-- CONSEGNA --
Nell'intervista a Natalia Aspesi riportata più avanti, quale abito indossa Natalia Aspesi quando compare dietro il vetro del secondo portone?

-- ESTRATTO DELLA FONTE --

▬▬▬▬▬▬

Intervista a Natalia Aspesi

«Quest’intervista non è per la mia morte?». No. «Ma guarda, anche se fosse, non me ne…». No, te l’avrei detto prima.«Tu sei sempre carino d’aspetto, come mai?». Ma non mi pare, sono uno straccio. «Oh no, insomma. Sai che cosa? Forse perché sei giovane». Ho sessant’anni, Natalia. La gioventù mi sembra un’altra storia.
È metà luglio, è sabato, ovviamente si muore davvero, dal caldo. Dopo un tiramolla bestiale – classico suo – alla fine siamo finiti nella giornata peggiore. Sono salito apposta dal mare per lei. Contronatura. Non c’è stato verso. Poi durante la giornata ha sadicamente spostato di mezz’ora in mezz’ora l’incontro. Sono le quattro, in pieno sole. Suono il suo citofono. Niente. La chiamo, mi semi-insulta come fa sempre, ma bonariamente. Il portone – pesantissimo, di ferro istoriato, del palazzo in pieno centro di Milano – non cede. La chiamo, terrorizzato. Non risponde. Pacco, mi ha tirato un pacco, maledetta. E invece no, mi richiama. Deve scendere lei, a questo punto. La vedo dopo un po’ come un’apparizione dietro il vetro del secondo portone, mentre riesco non so come con una spallata a superare il primo. Maneggia con le chiavi. Niente. Ha una veste marocchina bianca, lunga fino ai piedi. È trafelata. Non si sente un cazzo. Penso che alla peggio questa conversazione (che non mi sono affatto preparato perché la conosco bene, ma non pensavo che mi avrebbe stanato praticamente subito) si farà così, tra i due vetri. Alla fine cede anche la seconda porta. Saliamo all’ultimo piano. Quello sconvolto dal calore bianco sono io, ci sediamo in salotto, dietro un terrazzo a giro-attico, curatissimo. Provo a darmi un tono.
La giornalista e scrittrice Natalia Aspesi, con gli immancabili occhiali da sole, fotografata nella sua casa di Milano;La giornalista e scrittrice Natalia Aspesi, con gli immancabili occhiali da sole, fotografata nella sua casa di Milano.  Bella la casa. La senti come un vestito su misura? «Non ci ho mai pensato. Come faccio a pensare alla casa, al vestito... Sono molto gelida nella mia vita».

▬▬▬▬▬▬

-- DATI IN INGRESSO --
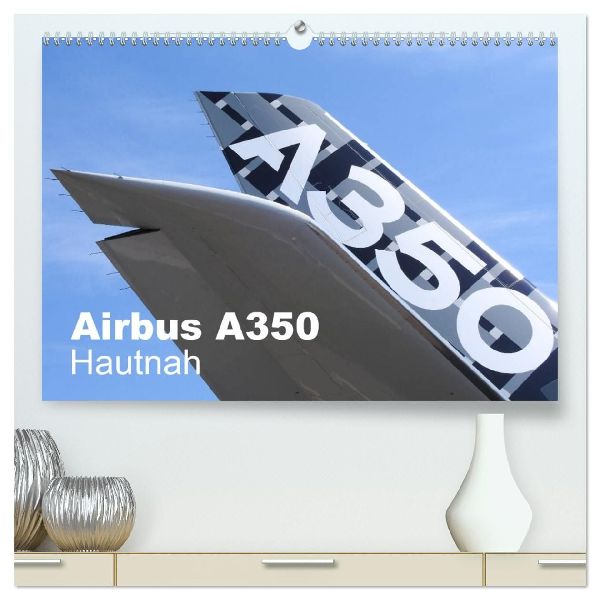 Airbus A350 Hautnah (hochwertiger Premium Wandkalender 2026 DIN A2 quer), Kunstdruck in Hochglanz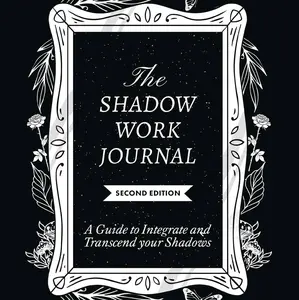The Shadow Work Journal: A Guide to Integrate and Transcend your Shadows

▬▬▬▬▬▬

-- SOLUZIONE SVOLTA --
Una veste marocchina bianca, lunga fino ai piedi.